— begin —

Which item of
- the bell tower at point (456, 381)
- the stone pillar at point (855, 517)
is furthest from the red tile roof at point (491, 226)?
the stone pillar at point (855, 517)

— end —

(WHAT YOU SHOULD DO):
Reproduce every one of the entries above verbatim, keeping each line as it appears.

(FINISHED TASK):
Which item of
- the bell tower at point (456, 381)
- the stone pillar at point (855, 517)
is furthest from the red tile roof at point (491, 226)?
the stone pillar at point (855, 517)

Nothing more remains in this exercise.